Let's say you were an official tenant and paid £500 rent all in. Then you would get the sole use of bedroom 2 which is presumably his son's room. You would only be expected to clean your own room, do your own washing, and clean up after yourself in the kitchen. Fair? You would not be expected to childmind the landlord's 10 yr old, 2 yr old or whoever. You would certainly not be paying that child's holiday costsGrin

To get an official tenant, your DP would have to clear it with his mortgage and insurance company. His insurance costs would definitely go up and he would likely also pay a higher rate of interest on his mortgage.

I don't think you are either a tenant or a partner. This sounds like FWB, with all the benefits going to your 'D'P.

Youseethethingis1 · 18/06/2022 15:20

If he wants to share his liabilities, he should be just as willing to share his assets.
But he won't.

FishcakesWithTooMuchCoriander · 18/06/2022 15:24

I think that you should see this as a big, waving red flag.

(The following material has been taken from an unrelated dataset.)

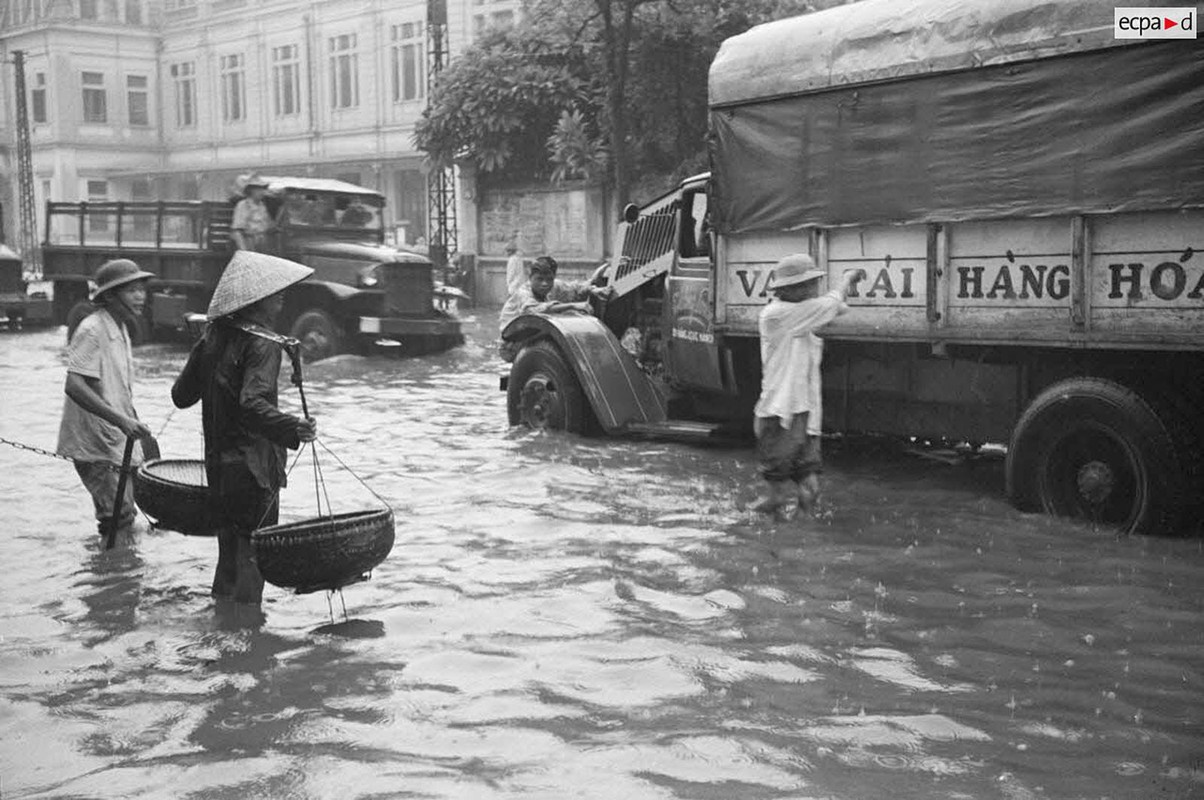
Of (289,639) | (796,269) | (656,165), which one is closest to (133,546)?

He’s looking for someone else to share the financial burden on his child.

Many men, after divorce, are looking for a live-in nanny/housekeeper with benefits who also contributes financially and, indeed, reduces the financial burden of their parenthood.

It’s not a desirable role.

Ourlady · 18/06/2022 15:55

He’s a tight arse CF. How dare he get annoyed at you for not paying for his bloody child. I would be furious at his entitlement.

kayd90 · 18/06/2022 16:01

Absolutely not. I have 2 SC who I love dearly have been in there life for 12 years. I buy them things now and then meals out, presents. But my DP does not expect me to do that. Why is your SC mum not going halfs with your DP ? But your expected to go half's on a holiday for their son 🥴 crazy.